L’attività interesserà diverse aree dell’Umbria, con particolare attenzione ai piccoli centri e alle zone interne. L’obiettivo è raccontare attraverso le immagini l’identità più autentica della regione: i luoghi della spiritualità, il rapporto tra uomo e natura, i paesaggi, le tradizioni e le comunità che continuano a custodire l’eredità del Santo di Assisi.
Le fotografie realizzate durante il workshop confluiranno in una mostra prevista nell’ultimo trimestre del 2026. L’esposizione rappresenterà la restituzione pubblica del lavoro svolto e offrirà una lettura corale e contemporanea dell’Umbria, valorizzandone il patrimonio spirituale, culturale, umano e paesaggistico.

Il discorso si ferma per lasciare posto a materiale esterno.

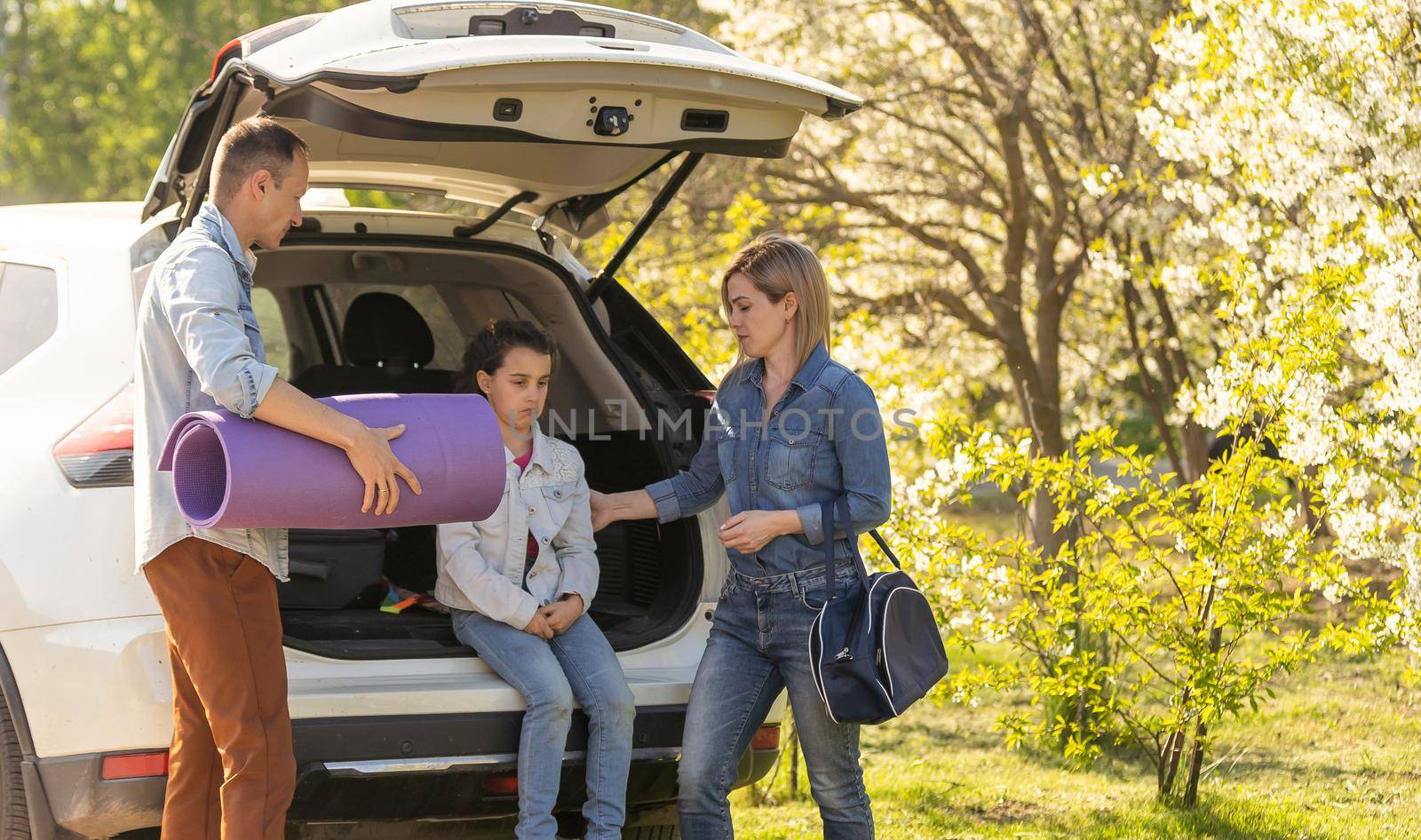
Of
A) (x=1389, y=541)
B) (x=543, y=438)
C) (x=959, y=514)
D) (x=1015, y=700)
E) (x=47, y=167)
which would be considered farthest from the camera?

L’iniziativa si inserisce nel quadro delle politiche regionali di promozione turistica e valorizzazione del patrimonio previste dal Piano di comunicazione 2026. Le celebrazioni francescane rappresentano infatti uno degli elementi centrali della strategia con cui la Regione intende rafforzare il posizionamento dell’Umbria come destinazione culturale, spirituale e paesaggistica di riferimento a livello nazionale e internazionale.